### Task details
Copy every item below word for word, leaving the pictures out of your copy.

- - - - - - -

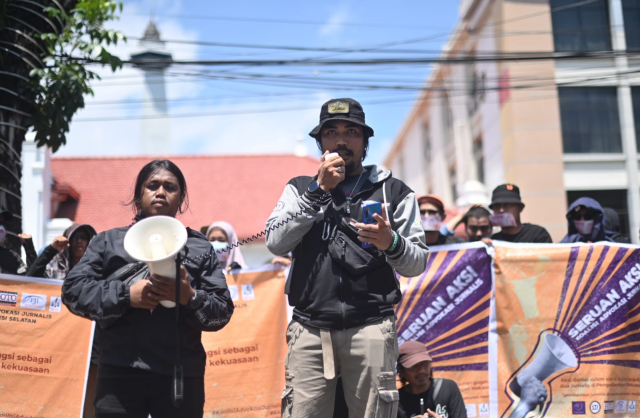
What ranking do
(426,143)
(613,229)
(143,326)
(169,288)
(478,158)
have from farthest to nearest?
(426,143)
(478,158)
(613,229)
(143,326)
(169,288)

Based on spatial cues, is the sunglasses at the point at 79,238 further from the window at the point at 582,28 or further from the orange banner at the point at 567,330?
the window at the point at 582,28

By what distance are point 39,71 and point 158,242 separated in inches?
172

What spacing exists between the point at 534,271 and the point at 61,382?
4.03 metres

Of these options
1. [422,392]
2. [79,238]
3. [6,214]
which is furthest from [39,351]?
[422,392]

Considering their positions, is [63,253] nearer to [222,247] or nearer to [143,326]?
[222,247]

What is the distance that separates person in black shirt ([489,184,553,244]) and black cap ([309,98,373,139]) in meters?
3.33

- - - - - - -

### Task response
What ranking do
(426,143)
(613,229)
(143,326)
(169,288)
(478,158)
have from farthest to nearest?
(426,143)
(478,158)
(613,229)
(143,326)
(169,288)

Based on spatial cues, is the sunglasses at the point at 79,238 further from the window at the point at 582,28 or further from the orange banner at the point at 567,330?
the window at the point at 582,28

By what distance are point 39,71 and point 158,242 separated in inches?
172

What spacing exists between the point at 534,271 and the point at 61,382?
4.03 metres

Of these options
1. [422,392]
2. [79,238]
3. [6,214]
which is furthest from [39,351]?
[422,392]

Considering their positions, is [63,253] nearer to [222,247] or nearer to [143,326]?
[222,247]

What is the distance that separates person in black shirt ([489,184,553,244]) and black cap ([309,98,373,139]) in meters?
3.33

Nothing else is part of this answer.